Glossary
Logistic regression
A regression model for binary outcomes that models the log-odds of an event as a linear function of predictors.
Binary outcome
A response variable with two possible values, often coded as 0 and 1.
Probability
A number between 0 and 1 that represents the chance of an event.
Odds
The ratio of the probability of an event to the probability of it not occurring: p / (1 - p).
Logit
The log of the odds: log(p / (1 - p)).
Link function
A function that connects the mean of the response to the linear predictor; for logistic regression the link is the logit.
Linear predictor
The linear combination of predictors, for example beta0 + beta1 x.
Coefficient
A model parameter that describes how a predictor changes the log-odds, holding other predictors constant.
Odds ratio
The multiplicative change in odds for a one-unit increase in a predictor; exp(coefficient).
Predicted probability
The model’s estimate of the probability of an event for a given set of predictors.
Likelihood
A measure of how well a model explains the observed data; higher is better.
Deviance
A goodness-of-fit measure based on the likelihood; lower is better.

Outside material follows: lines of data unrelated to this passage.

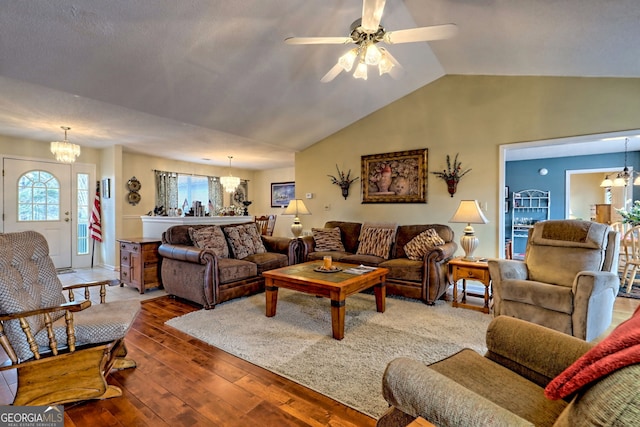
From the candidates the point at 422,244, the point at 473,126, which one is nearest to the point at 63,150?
the point at 422,244

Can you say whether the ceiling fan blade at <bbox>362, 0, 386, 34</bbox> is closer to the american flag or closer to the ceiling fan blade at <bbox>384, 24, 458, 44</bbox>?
the ceiling fan blade at <bbox>384, 24, 458, 44</bbox>

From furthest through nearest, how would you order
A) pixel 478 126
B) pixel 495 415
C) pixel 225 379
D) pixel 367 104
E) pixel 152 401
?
1. pixel 367 104
2. pixel 478 126
3. pixel 225 379
4. pixel 152 401
5. pixel 495 415

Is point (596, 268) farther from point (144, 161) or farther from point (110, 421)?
point (144, 161)

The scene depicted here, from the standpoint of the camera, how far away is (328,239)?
4.86 meters

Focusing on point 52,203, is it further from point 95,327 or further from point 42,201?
point 95,327

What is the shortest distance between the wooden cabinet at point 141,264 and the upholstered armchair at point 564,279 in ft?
13.7

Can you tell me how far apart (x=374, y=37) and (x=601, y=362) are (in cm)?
254

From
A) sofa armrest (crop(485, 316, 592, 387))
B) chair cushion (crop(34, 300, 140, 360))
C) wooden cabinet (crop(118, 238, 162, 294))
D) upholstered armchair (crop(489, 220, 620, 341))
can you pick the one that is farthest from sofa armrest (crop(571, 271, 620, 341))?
wooden cabinet (crop(118, 238, 162, 294))

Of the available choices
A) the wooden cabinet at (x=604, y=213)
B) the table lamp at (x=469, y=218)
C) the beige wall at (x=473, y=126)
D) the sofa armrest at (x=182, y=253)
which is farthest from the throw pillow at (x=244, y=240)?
the wooden cabinet at (x=604, y=213)

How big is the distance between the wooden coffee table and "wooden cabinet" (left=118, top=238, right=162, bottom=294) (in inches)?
81.5

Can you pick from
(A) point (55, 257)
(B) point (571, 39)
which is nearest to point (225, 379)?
(B) point (571, 39)

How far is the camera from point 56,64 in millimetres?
2855

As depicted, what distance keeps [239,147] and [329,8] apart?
11.6 ft

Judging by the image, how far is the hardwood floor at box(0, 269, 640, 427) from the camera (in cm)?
169
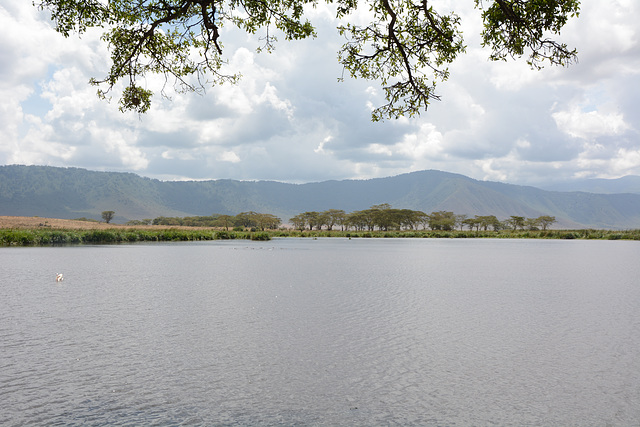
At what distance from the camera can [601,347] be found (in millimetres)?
9352

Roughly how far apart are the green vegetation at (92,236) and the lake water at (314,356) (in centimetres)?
3215

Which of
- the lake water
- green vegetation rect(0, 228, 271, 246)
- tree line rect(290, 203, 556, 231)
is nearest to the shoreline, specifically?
green vegetation rect(0, 228, 271, 246)

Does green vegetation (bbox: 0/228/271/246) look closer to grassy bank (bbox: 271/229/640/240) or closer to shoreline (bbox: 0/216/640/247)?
shoreline (bbox: 0/216/640/247)

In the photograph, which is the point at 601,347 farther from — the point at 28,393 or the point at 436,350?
the point at 28,393

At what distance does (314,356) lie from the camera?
333 inches

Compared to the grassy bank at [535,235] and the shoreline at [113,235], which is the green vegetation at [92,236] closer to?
the shoreline at [113,235]

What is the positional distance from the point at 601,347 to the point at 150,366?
27.8 ft

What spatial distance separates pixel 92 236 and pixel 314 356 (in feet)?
A: 167

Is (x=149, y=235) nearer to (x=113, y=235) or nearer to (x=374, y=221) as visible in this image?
(x=113, y=235)

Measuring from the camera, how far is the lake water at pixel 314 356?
240 inches

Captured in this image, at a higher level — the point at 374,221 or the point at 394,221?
the point at 394,221

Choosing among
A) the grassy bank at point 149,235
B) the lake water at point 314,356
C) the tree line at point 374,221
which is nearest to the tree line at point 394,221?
the tree line at point 374,221

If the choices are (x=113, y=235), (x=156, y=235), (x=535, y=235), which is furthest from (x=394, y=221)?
(x=113, y=235)

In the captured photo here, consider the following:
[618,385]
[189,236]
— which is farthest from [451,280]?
[189,236]
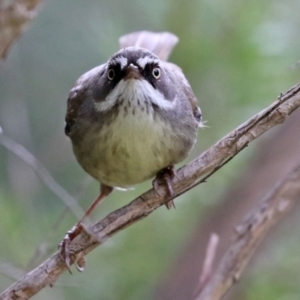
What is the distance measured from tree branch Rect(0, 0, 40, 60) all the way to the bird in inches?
18.6

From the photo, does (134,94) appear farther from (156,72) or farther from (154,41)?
(154,41)

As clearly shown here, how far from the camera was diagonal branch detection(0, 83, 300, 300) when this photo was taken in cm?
292

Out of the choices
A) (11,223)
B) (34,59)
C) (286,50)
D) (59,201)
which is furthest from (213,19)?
(11,223)

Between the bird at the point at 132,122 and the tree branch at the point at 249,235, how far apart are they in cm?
42

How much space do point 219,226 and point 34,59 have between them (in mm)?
1844

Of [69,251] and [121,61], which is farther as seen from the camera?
[121,61]

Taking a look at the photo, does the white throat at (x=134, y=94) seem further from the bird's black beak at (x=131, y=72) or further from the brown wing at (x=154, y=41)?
the brown wing at (x=154, y=41)

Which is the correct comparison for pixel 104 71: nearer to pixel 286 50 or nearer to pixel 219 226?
pixel 286 50

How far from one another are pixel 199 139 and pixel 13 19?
230 cm

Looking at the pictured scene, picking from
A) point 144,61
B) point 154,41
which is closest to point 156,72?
point 144,61

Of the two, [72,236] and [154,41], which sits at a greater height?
[154,41]

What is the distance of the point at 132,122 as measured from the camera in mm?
3357

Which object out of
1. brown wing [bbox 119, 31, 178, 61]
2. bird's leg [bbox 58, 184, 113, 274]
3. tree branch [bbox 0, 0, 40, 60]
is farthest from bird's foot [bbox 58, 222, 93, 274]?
brown wing [bbox 119, 31, 178, 61]

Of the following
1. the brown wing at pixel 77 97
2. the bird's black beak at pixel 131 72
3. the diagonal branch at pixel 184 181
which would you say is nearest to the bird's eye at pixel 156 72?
the bird's black beak at pixel 131 72
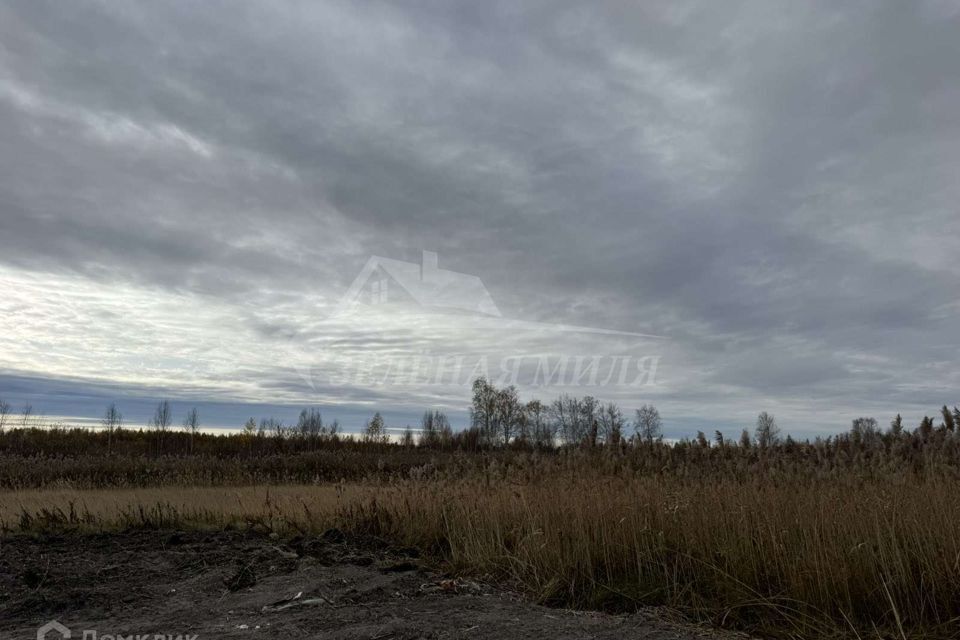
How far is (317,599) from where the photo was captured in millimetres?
5207

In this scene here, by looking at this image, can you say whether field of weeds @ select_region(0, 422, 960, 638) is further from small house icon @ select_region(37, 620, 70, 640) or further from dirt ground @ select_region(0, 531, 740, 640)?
small house icon @ select_region(37, 620, 70, 640)

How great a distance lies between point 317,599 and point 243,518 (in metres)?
6.02

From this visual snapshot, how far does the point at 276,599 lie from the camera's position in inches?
208

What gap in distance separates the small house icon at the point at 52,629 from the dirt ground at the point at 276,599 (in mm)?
51

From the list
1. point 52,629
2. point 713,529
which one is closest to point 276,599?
point 52,629

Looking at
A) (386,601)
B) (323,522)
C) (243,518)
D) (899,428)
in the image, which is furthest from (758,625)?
→ (243,518)

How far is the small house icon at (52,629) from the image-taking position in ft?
14.8

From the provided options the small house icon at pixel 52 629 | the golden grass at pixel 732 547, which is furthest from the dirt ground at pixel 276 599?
the golden grass at pixel 732 547

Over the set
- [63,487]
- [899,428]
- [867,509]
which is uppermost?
[899,428]

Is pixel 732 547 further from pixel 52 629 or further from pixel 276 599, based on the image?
pixel 52 629

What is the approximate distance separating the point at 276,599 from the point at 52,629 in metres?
1.61

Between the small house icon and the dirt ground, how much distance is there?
51 millimetres

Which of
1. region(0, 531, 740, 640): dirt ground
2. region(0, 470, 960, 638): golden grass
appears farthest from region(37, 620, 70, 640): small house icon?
region(0, 470, 960, 638): golden grass

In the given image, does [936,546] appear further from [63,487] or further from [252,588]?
[63,487]
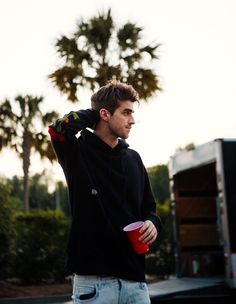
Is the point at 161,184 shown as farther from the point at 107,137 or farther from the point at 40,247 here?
the point at 107,137

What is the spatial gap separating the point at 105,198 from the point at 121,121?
0.41m

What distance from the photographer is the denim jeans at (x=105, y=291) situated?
8.82 ft

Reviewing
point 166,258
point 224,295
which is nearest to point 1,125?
point 166,258

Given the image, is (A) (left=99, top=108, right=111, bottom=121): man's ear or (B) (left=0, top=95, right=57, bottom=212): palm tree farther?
(B) (left=0, top=95, right=57, bottom=212): palm tree

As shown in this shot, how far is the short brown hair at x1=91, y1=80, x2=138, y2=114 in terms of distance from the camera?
2951 mm

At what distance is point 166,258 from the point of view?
15.0 meters

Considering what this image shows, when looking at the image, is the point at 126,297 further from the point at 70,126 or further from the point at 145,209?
the point at 70,126

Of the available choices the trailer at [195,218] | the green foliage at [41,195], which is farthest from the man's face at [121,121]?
the green foliage at [41,195]

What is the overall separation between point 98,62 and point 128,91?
50.0ft

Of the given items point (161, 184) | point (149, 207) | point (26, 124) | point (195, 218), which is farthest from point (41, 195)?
point (149, 207)

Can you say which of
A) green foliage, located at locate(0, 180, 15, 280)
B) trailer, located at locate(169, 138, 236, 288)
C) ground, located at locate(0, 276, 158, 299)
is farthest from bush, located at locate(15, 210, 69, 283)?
trailer, located at locate(169, 138, 236, 288)

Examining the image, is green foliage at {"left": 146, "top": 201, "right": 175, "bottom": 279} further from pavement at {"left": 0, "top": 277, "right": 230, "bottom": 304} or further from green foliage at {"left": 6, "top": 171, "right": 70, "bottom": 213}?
green foliage at {"left": 6, "top": 171, "right": 70, "bottom": 213}

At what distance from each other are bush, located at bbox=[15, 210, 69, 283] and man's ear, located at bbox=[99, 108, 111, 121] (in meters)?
12.0

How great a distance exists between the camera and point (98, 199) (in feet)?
9.08
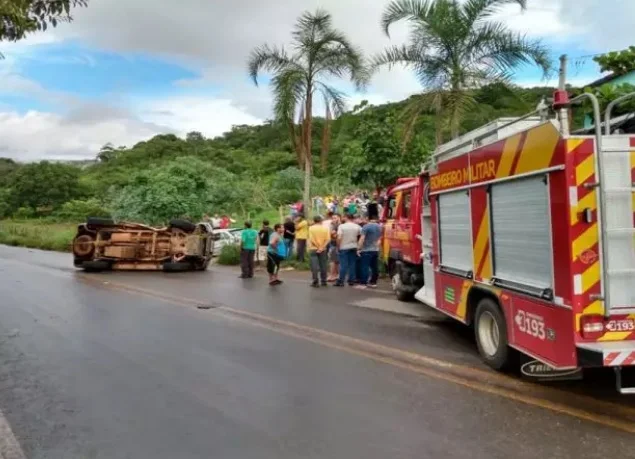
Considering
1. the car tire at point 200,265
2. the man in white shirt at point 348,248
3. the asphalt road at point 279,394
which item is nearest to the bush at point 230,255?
the car tire at point 200,265

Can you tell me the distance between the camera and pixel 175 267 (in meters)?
19.8

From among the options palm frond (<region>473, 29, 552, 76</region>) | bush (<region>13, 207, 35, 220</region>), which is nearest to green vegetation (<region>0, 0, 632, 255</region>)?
palm frond (<region>473, 29, 552, 76</region>)

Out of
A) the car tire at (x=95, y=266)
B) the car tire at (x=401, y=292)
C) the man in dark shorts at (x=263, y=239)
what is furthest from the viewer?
the car tire at (x=95, y=266)

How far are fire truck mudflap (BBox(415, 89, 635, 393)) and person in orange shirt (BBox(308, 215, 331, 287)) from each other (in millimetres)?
7694

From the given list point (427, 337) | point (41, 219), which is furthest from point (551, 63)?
point (41, 219)

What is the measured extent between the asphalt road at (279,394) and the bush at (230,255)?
36.8 ft

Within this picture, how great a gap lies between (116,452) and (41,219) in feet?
223

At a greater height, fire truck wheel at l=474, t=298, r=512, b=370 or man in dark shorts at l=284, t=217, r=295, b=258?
man in dark shorts at l=284, t=217, r=295, b=258

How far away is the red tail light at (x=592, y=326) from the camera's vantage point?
539cm

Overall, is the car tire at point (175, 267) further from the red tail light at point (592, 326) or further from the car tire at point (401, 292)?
the red tail light at point (592, 326)

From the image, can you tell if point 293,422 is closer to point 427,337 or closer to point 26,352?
point 427,337

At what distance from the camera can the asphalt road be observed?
483 cm

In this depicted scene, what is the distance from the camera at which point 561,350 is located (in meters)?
5.54

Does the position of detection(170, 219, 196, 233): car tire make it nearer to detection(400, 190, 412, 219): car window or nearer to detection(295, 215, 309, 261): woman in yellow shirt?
detection(295, 215, 309, 261): woman in yellow shirt
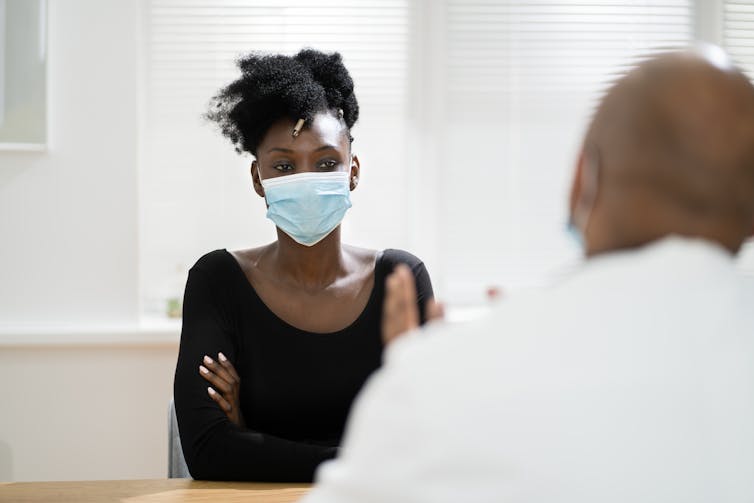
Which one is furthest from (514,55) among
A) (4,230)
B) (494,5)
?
(4,230)

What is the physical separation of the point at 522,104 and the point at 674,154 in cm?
263

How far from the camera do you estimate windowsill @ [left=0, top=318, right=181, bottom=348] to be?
2.78 m

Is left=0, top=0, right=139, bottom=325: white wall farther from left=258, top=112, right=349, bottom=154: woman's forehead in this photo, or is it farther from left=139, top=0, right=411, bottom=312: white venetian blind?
left=258, top=112, right=349, bottom=154: woman's forehead

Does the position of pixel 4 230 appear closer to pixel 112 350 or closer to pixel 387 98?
pixel 112 350

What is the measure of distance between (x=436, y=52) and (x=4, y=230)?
5.31 ft

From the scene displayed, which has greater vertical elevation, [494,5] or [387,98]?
[494,5]

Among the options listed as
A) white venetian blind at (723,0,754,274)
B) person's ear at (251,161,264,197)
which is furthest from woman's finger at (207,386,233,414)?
white venetian blind at (723,0,754,274)

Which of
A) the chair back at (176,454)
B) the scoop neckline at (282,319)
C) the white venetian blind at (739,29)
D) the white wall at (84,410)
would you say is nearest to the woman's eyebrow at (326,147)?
the scoop neckline at (282,319)

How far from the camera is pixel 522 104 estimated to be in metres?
3.25

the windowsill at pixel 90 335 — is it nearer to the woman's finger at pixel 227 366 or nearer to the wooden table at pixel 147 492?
the woman's finger at pixel 227 366

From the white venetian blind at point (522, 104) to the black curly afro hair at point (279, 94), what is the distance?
1126 millimetres

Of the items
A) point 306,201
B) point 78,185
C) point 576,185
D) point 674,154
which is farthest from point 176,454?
point 674,154

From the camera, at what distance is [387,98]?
3.16 meters

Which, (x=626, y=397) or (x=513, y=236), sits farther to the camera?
(x=513, y=236)
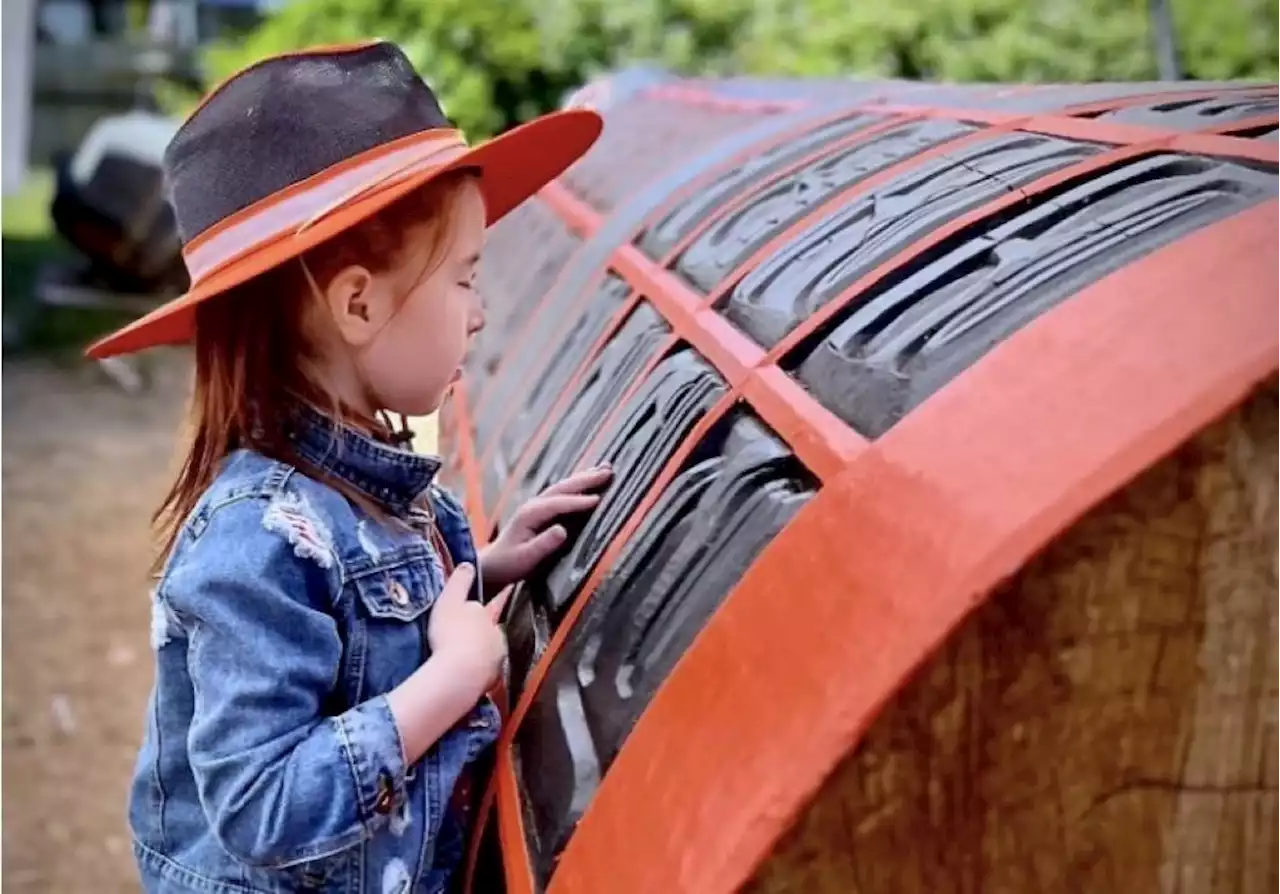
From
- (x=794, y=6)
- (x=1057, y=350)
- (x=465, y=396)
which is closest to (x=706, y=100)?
(x=465, y=396)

Akaike Information Criterion
A model comparison metric that balances fit and complexity; lower values indicate a preferred model among those compared.
Confusion matrix
A table of predicted versus actual outcomes used to summarize classification performance.
Sensitivity
The proportion of true positives correctly identified by the model.
Specificity
The proportion of true negatives correctly identified by the model.
Accuracy
The proportion of all predictions that are correct.
ROC curve
A curve showing the trade-off between sensitivity and 1 - specificity across thresholds.
AUC
Area under the ROC curve; a summary of classification performance across thresholds.
Calibration
How closely predicted probabilities match observed event rates.
Separation
A situation where predictors perfectly separate outcomes, leading to unstable estimates.
Class imbalance
When one outcome class is much more frequent than the other.
Interaction
A term that allows the effect of one predictor to depend on another.
Factor
A categorical predictor in R that is represented by discrete levels.